Known Issues and Solutions¶
Audience: Operators troubleshooting common problems
Last Updated: 2025-11-26
Status: Living Document
Overview¶
This document provides practical solutions for common operational scenarios with Fukuii. Each issue includes symptoms, causes, and step-by-step resolution guides. Most issues have straightforward solutions that can be applied quickly.
Table of Contents¶
- RocksDB Operations
- Temporary Directory Configuration
- JVM Optimization
- Network Connectivity
- Issue 13: Network Sync Zero-Length BigInteger ✅ Resolved
- Issue 14: ETH68 Peer Connections ✅ Resolved
- Issue 15: ForkId Compatibility ✅ Resolved
RocksDB Operations¶
RocksDB is a robust embedded key-value database used by Fukuii for blockchain data. This section covers common operational scenarios and their solutions.

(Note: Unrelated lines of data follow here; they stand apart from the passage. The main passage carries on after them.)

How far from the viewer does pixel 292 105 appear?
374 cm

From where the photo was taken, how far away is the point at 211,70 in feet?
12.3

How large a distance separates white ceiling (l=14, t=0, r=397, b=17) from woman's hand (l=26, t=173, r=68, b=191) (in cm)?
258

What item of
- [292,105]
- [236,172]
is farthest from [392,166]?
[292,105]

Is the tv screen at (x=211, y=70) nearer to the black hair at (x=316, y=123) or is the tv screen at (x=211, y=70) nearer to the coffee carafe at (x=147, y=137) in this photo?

Issue 1: Database Recovery After Unclean Shutdown¶
Severity: High
Frequency: Uncommon
Impact: Node fails to start
Symptoms¶
ERROR [RocksDbDataSource] - Failed to open database
ERROR [RocksDbDataSource] - Corruption: block checksum mismatch
ERROR [RocksDbDataSource] - Corruption: bad magic number
Root Cause¶
- Power loss or system crash during write operations
- Disk errors or failing storage hardware
- Out-of-memory conditions during database writes
- Improper shutdown (SIGKILL instead of SIGTERM)
Workaround¶
Option 1: Automatic repair (try first)
Option 2: Manual database repair (if auto-repair fails)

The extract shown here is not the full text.